HIV Infection and Adipose Tissue Resident Stem Cells: Their Involvement in Pathology and Treatment

2015 
The HIV reservoir creates a true challenge for eradicating the virus from infected patients. Current Highly Active Antiretroviral Therapy (HAART) is very effective in controlling active viral replication in the periphery, although the drugs may not penetrate efficiently in all cellular and anatomical reservoirs. In these reservoirs, the already established HIV proviruses are stably integrated into the host cell genome and insensitive to antiviral therapy. The anatomical HIV reservoirs in the brain, lymph nodes and other compartments have been well described, but many questions remain on the actual cell types that constitute this reservoir. Recent advances in basic and clinical research have provided a better understanding of Adipose Tissue Resident Stem Cells (ASC) as possible HIV reservoir. Although ASC do not support active viral replication, the cells differentiating from ASC are susceptible to viral infection.
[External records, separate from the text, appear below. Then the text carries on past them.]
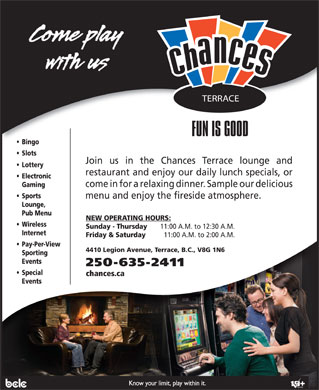 Chances Terrace (250-635-2411) - Display Ad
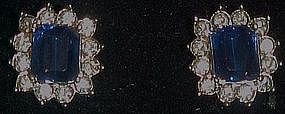 Avon Sapphire and rhinestone post earrings
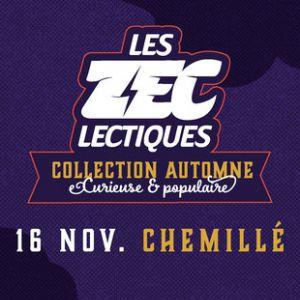 Festival Les Z'eclectiques Collection Automne 2019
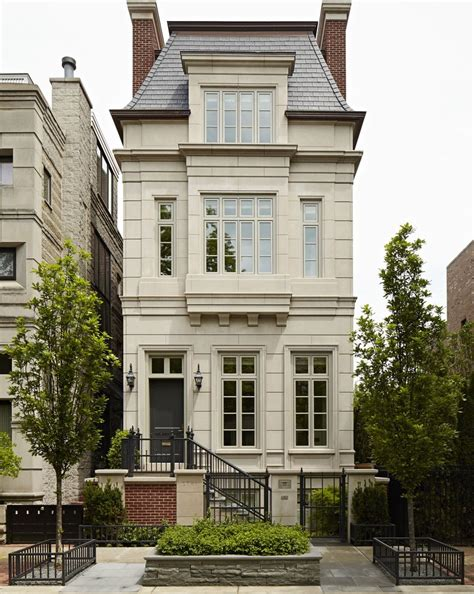 narrow lot house designs patio modern with wood slat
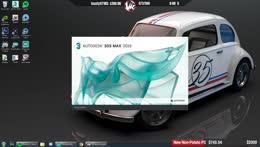 Modelling Denzel's Hustler | NoPixel Tuner Car Dev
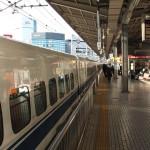 Japan 1 002a
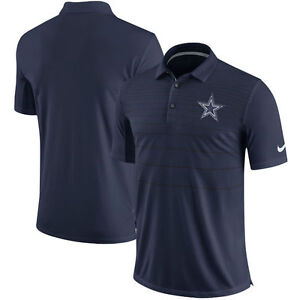 NFL Dallas Cowboys Men s Navy Sideline Early Season Performance Polo ... d3076a43b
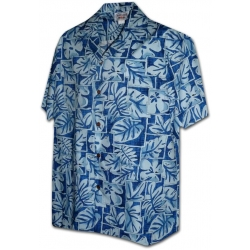 Chemise Hawaienne BLUE SHADOW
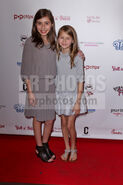 Victoria-Strauss-and-Sophia-Strauss-Turner-Syndrome-Awareness-Fundraiser-Hosted-by-Rising-Talent-Magazine-at-The-Painted-Nail-in-Sherman-Oaks-on-February-9,-2012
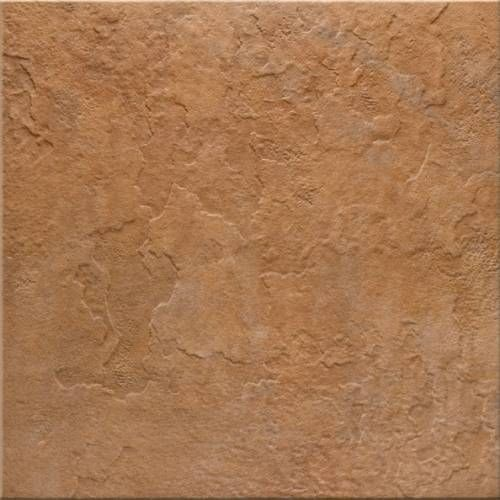 Gresie Exterior Rosu Carmin Fossile Slate Karmin 39 6x39 6 Cm Opoczno Colectia De Gresie Pentru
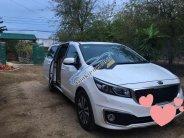 Bán Kia Sedona sản xuất 2018, số tự động giá 1 tỷ 100 tr tại Ninh Thuận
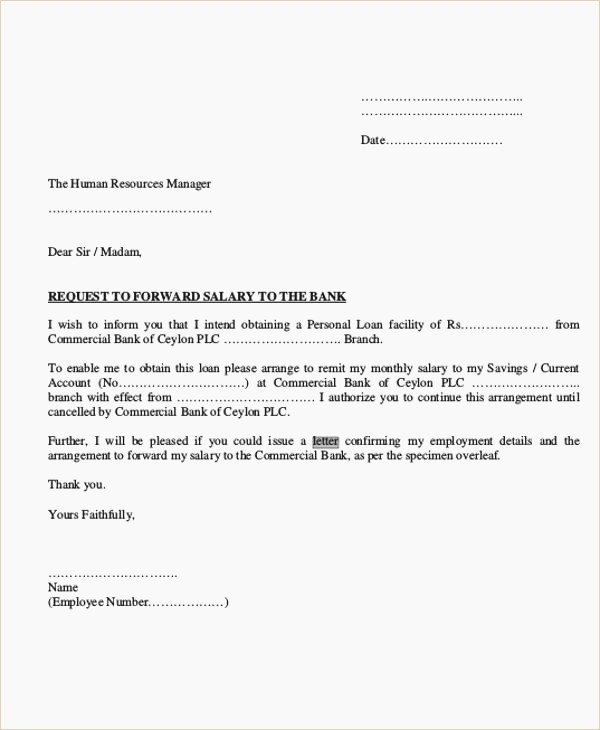 Letter Of Recommendation for Loan Lovely Loan Letter format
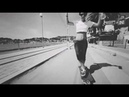 Kirill Mator Max Cornflower Summer Body Original Mix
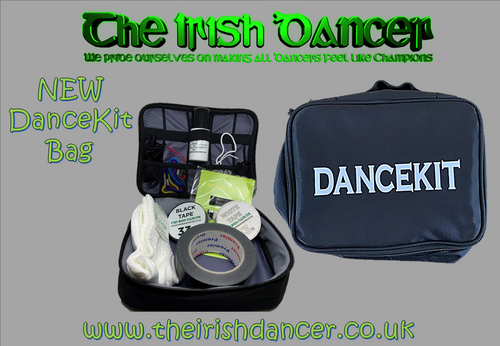 Dance Kit Bag - with accessories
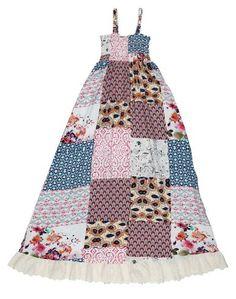 Платье GaudÌ Teen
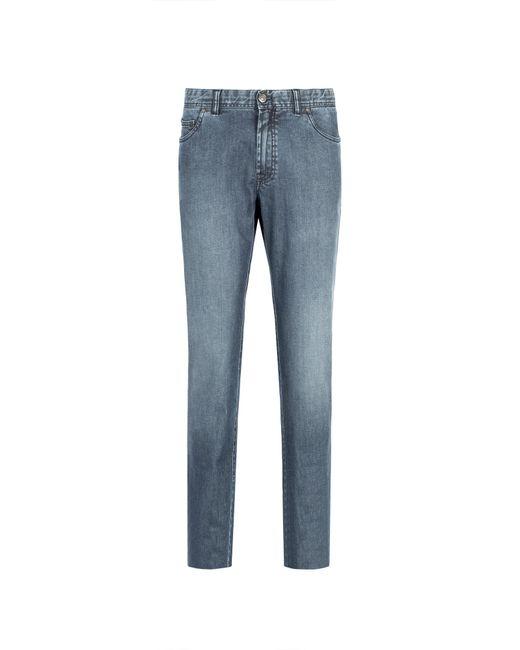 BRIONIEssential Boot Cut Fit Jeans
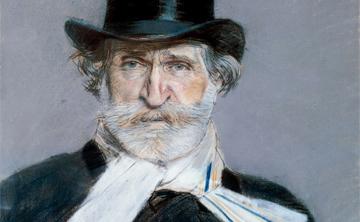 [Program Two:Sons of Bach, Sons of Palestrina] Portrait of Giuseppe Verdi by Giovanni Boldini, 1886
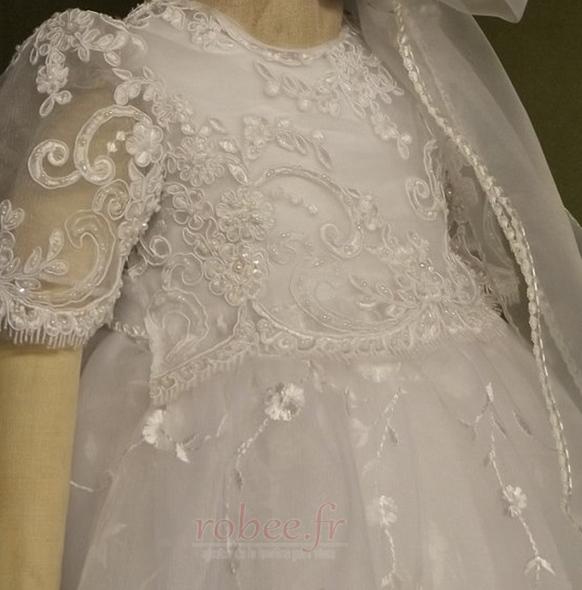 Robe de fille de fleur Bébé Col de chemise t Longue Haute Couvert 3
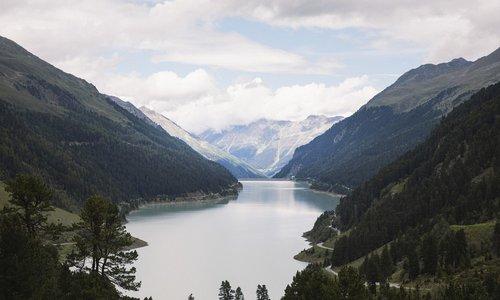 © TVB Tiroler Oberland | Severin Wegener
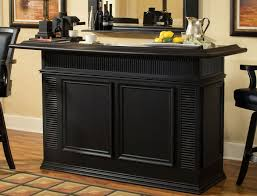 home bar furniture australia. home bar furniture atlanta australia a
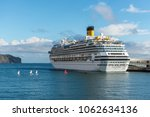 funchal  portugal   december 10 ... | Shutterstock . vector #1062634136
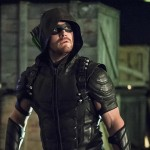 arrow 4x06 Oliver Green Arrow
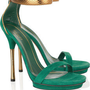 Gucci|Suede and glossed-python sandals|NET-A-PORTER.COM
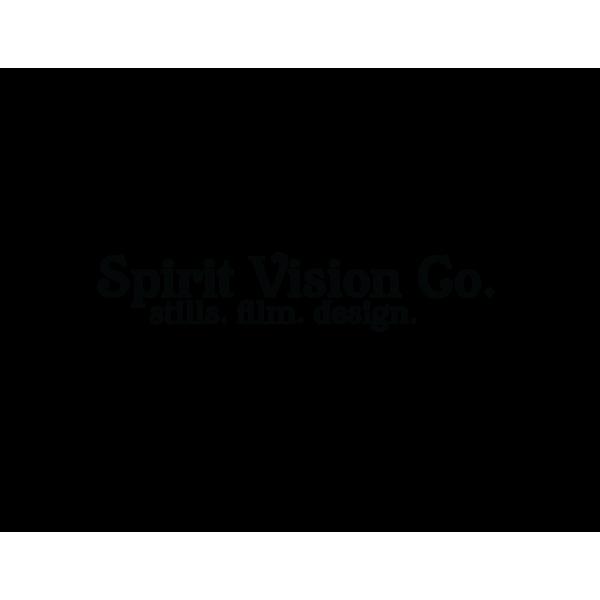 Spirit Vision Co.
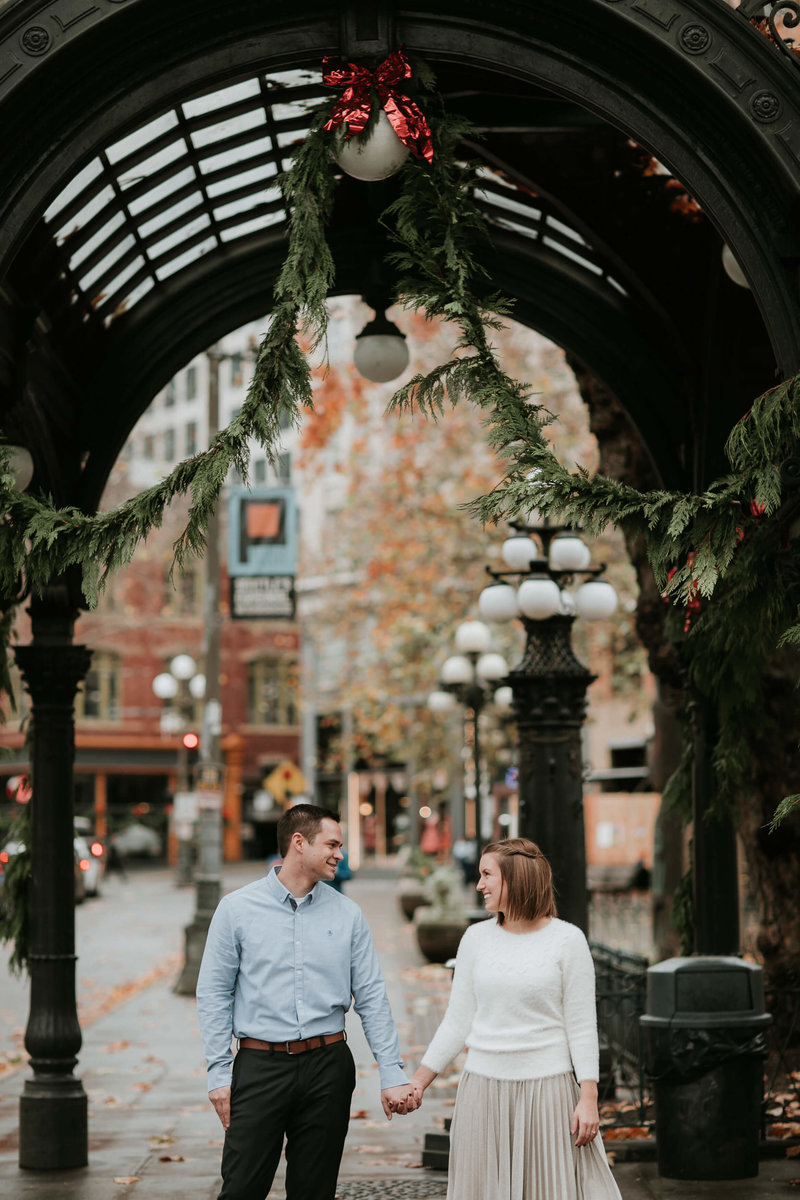 Pioneer_Square_engagement_Ashley+John_Seattle_wedding_photographer_85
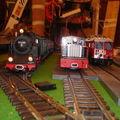 la 2080, le locotracteur et la RhB Ge4/4
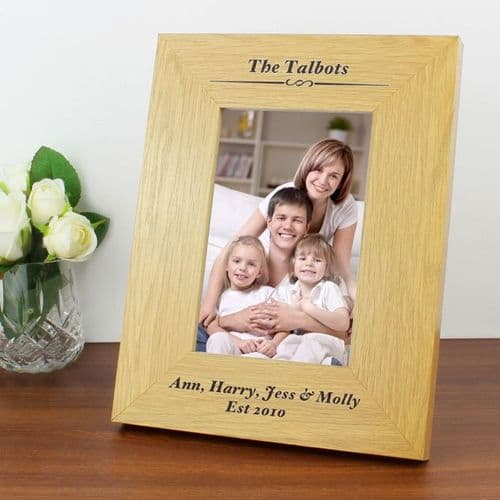 Personalised 6x4 Happy Valentines Day Wooden Frame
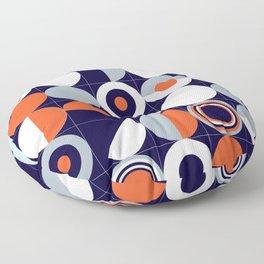 Modernist Circles Floor Pillow
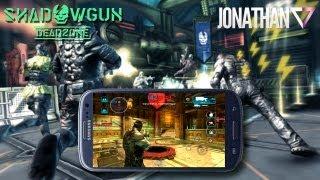 Shadowgun Deadzone - 10 Consejos para Principiantes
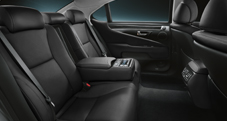2013 Lexus LS interior back seat shown in Black leather trim with Shimamoku wood accent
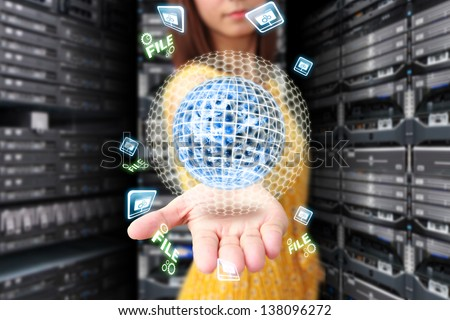 Digital world and digital icon : Elements of this image furnished by NASA - stock photo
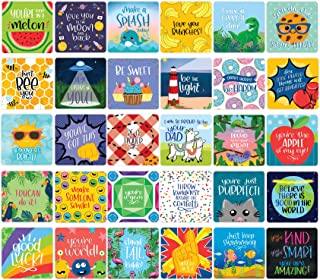 bloom daily planners Lunch Box Note Card Deck - Cute Sentimental Quote Cards for Kids - Set of Thirty 3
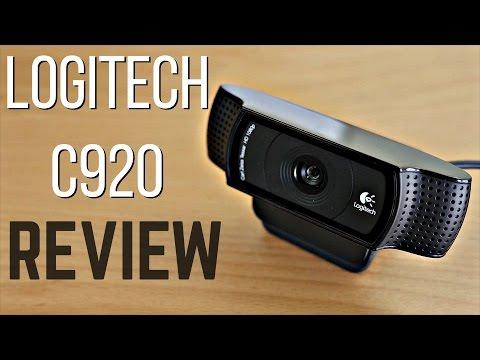 Logitech C920 HD Pro Webcam Review + Test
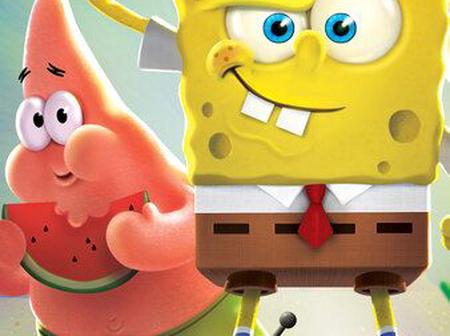 We all love Spongebob, Check out pictures of Spongebob and Patrick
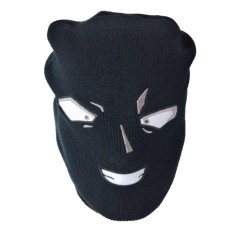 Detective Conan Weird Black Man Hooded Funny Mask Knitted Wool Hat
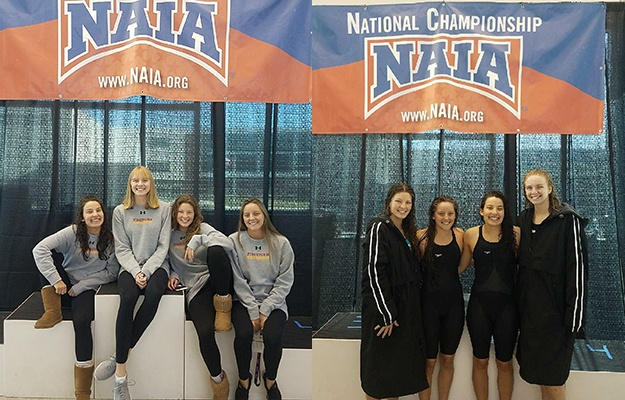 Arizona Christian (NAIA) Announces New Men's Swimming Program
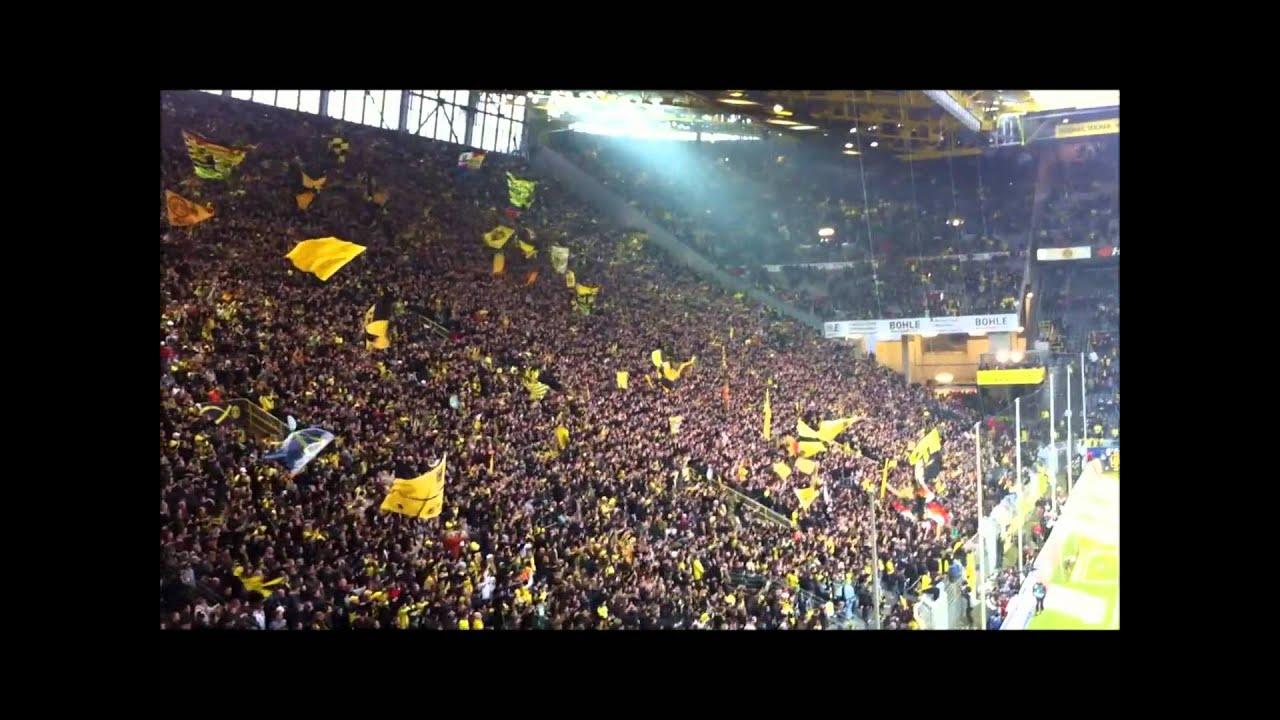 BVB - St. Pauli 23. Spieltag | Feiern mit der Mannschaft nach dem Spiel 2:0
A number of approaches have been proposed to characterize the virus from ASC and other cellular reservoirs. A detailed characterization of ASC and its association with HIV may elucidate new cellular targets for therapeutic intervention. Moreover, the current HAART treatment also affects ASC cell growth and division in adipose tissue. Laboratory and animal studies have shown a strong correlation between HAART and lypodystrophy in HIV infected patients treated with antiretroviral drugs. The current review describes disease progression during HIV infection and antiretroviral treatment, with a particular focus on the possible role of ASC as viral reservoir. These observations may suggest future treatment options to obtain better control of this chronic infectious disease.